Cue's affable charm and years of dealing with entertainment companies may come in handy as he also tries to improve voice-enabled digital assistant Siri. He has climbed the ladder rapidly in the past five years and was promoted to senior vice president last September, shortly after Cook took over as CEO.
Both Cue and Cook will work more closely with Federighi, who spent a decade in enterprise software before rejoining Apple in 2009, taking over Mac software after the legendary Bertrand Serlet left the company in March last year
Federighi was instrumental in bringing popular mobile features such as notifications and Facebook integration onto the latest Mac operating system Mountain Lion, which was downloaded on 3 million machines in four days.
The former CTO of business software company Ariba, now part of SAP, worked with Jobs at NeXT Computer. Federighi is a visionary in software engineering and can be as good as Jobs in strategic decisions for the product he oversees, a person who has worked with him said.
His presentation skills have been called on of late, most recently at Apple annual developers' gathering in the summer.
Then there's Ive, deemed Apple's inspirational force.
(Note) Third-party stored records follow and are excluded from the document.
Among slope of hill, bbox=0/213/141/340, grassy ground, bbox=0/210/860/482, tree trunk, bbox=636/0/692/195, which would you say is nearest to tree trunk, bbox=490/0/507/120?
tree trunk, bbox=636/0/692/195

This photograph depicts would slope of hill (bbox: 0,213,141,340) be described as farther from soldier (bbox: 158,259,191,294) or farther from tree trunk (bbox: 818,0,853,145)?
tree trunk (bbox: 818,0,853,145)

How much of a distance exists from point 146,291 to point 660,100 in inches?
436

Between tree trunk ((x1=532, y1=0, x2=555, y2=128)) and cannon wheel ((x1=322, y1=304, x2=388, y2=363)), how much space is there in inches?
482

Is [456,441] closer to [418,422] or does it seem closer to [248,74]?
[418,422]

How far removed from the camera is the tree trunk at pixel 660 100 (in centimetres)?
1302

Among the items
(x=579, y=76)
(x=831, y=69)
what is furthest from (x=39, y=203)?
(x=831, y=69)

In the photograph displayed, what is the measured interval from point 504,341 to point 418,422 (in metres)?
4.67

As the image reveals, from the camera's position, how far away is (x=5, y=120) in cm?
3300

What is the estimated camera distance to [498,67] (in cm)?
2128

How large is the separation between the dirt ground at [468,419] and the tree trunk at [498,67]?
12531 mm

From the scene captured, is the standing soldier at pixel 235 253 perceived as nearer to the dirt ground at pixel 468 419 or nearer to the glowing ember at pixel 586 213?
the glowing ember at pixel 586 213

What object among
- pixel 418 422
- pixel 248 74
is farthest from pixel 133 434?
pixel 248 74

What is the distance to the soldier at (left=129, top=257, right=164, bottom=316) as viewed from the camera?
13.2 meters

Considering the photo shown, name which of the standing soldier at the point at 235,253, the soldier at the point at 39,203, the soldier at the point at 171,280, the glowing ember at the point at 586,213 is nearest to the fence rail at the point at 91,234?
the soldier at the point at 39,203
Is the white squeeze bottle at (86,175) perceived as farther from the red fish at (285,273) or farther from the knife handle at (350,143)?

Among the iconic products he has worked on are multi-hued iMac computers, the iPod music player, the iPhone and the iPad.
Forstall's departure may free Ive of certain constraints, the sources said. His exit brought to the fore a fundamental design issue -- to do or not to do digital skeuomorphic designs. Skeuomorphic designs stay true to and mimic real-life objects, such as the bookshelf in the iBooks icon, green felt in its Game Center app icon, and an analog clock depicting the time.
Forstall, who will stay on as adviser to Cook for another year, strongly believed in these designs, but his philosophy was not shared by all. His chief dissenter was Ive, who is said to prefer a more open approach, which could mean a slightly different design direction on the icons.
"There is no one else who has that kind of (design) focus on the team," the person said of Ive. "He is critical for them."